- **Aim**: Render the stretch of data from the line containing "At what distance" through the end of the data as a Markdown table with the columns Row and Data line, skipping blank lines. Leave the pictures out of the table.

Data to process start

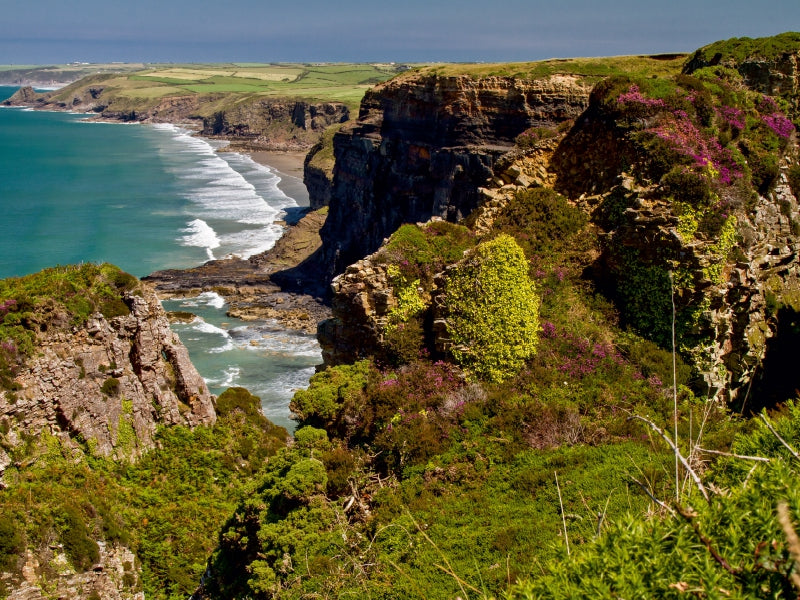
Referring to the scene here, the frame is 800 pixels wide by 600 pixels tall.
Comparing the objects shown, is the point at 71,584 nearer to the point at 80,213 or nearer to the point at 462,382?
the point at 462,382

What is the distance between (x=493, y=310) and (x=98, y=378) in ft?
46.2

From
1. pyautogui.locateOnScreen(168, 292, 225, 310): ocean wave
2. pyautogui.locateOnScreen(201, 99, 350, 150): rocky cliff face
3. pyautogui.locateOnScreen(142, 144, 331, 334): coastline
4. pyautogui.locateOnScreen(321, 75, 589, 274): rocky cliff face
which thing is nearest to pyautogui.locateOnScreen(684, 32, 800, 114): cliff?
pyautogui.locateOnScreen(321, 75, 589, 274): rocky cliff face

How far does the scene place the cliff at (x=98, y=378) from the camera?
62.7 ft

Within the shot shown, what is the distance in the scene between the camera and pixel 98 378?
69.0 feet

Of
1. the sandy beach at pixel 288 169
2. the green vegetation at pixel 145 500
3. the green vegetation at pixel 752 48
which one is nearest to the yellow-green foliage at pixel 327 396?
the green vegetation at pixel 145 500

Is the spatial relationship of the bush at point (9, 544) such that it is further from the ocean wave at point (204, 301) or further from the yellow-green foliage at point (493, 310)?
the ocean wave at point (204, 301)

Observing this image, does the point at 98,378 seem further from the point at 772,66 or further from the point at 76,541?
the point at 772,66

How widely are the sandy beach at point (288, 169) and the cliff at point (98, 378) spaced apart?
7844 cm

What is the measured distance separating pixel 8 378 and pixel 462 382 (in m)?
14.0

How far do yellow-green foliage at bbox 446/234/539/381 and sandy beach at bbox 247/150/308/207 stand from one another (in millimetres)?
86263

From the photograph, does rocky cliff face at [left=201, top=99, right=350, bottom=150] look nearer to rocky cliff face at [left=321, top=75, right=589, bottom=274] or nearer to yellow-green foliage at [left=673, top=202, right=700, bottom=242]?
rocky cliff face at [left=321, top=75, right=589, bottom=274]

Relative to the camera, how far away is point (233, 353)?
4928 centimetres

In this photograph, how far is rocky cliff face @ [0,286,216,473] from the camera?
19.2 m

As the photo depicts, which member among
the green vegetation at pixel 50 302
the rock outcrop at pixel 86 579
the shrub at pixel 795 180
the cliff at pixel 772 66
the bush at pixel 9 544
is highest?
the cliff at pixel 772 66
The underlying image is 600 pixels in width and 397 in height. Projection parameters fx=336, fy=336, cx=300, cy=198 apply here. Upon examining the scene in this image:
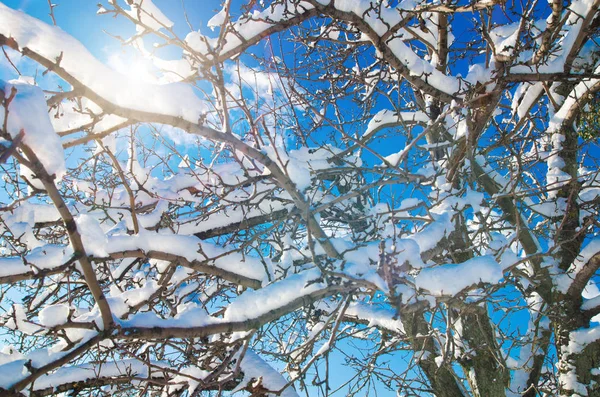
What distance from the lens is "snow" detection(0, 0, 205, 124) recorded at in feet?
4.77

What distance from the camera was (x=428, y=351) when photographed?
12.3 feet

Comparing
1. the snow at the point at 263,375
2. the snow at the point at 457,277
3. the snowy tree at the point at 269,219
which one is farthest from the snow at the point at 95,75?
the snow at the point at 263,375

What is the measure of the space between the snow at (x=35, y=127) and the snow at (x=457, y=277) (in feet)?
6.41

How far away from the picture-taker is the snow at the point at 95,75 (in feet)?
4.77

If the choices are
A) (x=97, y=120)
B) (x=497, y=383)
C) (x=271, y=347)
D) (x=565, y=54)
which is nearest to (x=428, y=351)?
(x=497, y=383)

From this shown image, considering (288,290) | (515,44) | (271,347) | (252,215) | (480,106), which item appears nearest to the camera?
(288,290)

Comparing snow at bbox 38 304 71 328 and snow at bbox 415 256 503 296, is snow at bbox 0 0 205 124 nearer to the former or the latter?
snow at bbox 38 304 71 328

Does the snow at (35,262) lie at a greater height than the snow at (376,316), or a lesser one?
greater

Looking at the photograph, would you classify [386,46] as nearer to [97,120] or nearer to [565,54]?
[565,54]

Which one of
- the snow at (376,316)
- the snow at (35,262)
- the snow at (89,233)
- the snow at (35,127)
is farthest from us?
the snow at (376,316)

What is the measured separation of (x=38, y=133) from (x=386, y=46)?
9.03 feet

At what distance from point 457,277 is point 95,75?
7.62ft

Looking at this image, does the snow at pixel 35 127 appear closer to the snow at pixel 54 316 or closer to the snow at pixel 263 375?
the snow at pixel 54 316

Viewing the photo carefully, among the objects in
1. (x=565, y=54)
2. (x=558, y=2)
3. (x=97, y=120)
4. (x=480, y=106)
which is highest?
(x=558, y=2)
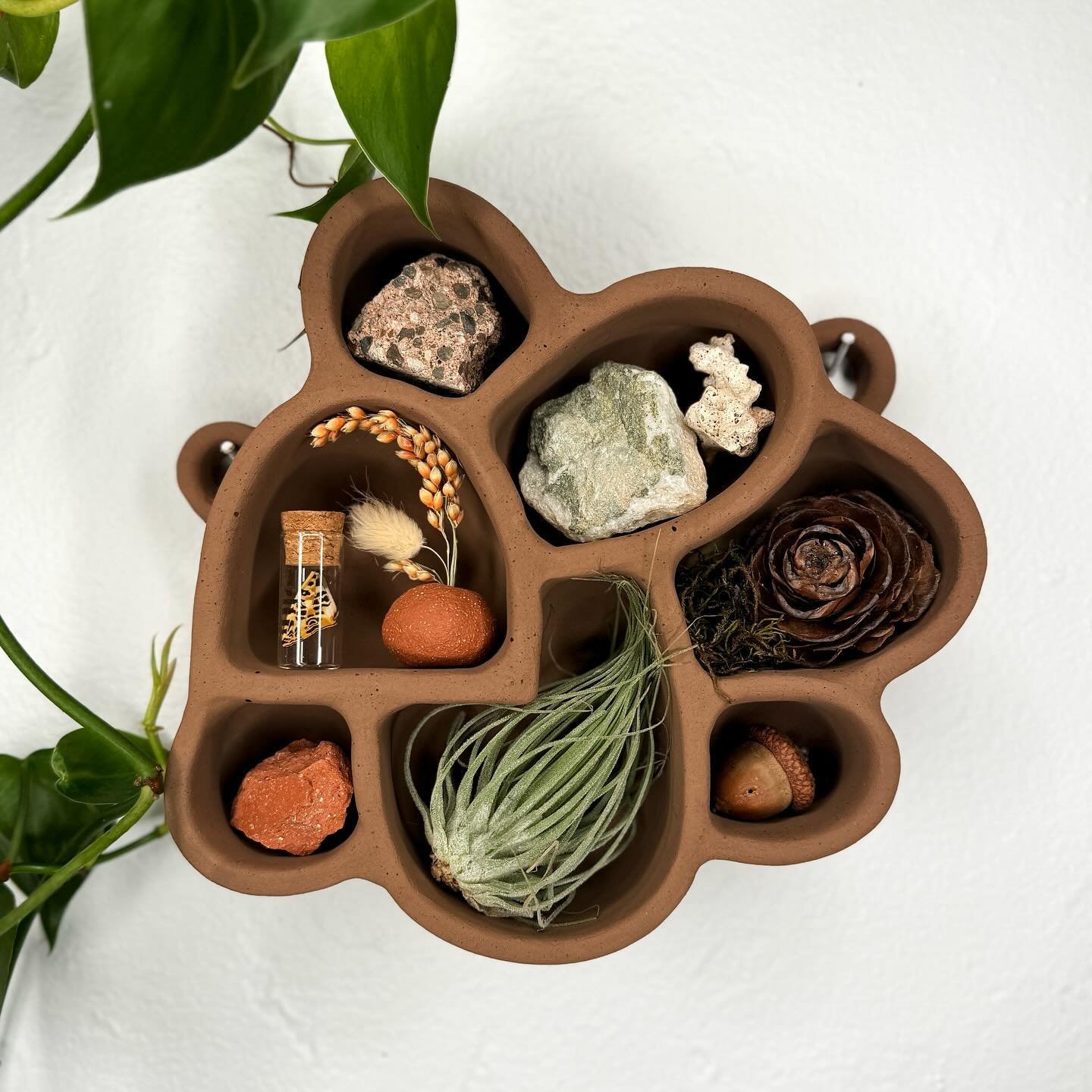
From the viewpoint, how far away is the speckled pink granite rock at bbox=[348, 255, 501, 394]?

Data to process end

- **The solution**:
| Row | Data line |
|---|---|
| 1 | At what distance from point 457,277 is point 95,75? |
| 2 | 7.62ft |
| 3 | Looking at this image, does the snow at pixel 35 127 appear closer to the snow at pixel 54 316 or closer to the snow at pixel 263 375? |
| 4 | the snow at pixel 54 316 |
| 5 | Viewing the photo carefully, among the objects in |
| 6 | 1. (x=565, y=54) |
| 7 | 2. (x=558, y=2) |
| 8 | 3. (x=97, y=120) |
| 9 | 4. (x=480, y=106) |
| 10 | which is highest? |
| 11 | (x=558, y=2) |
| 12 | From the viewpoint, how far away is the speckled pink granite rock at bbox=[348, 255, 501, 394]? |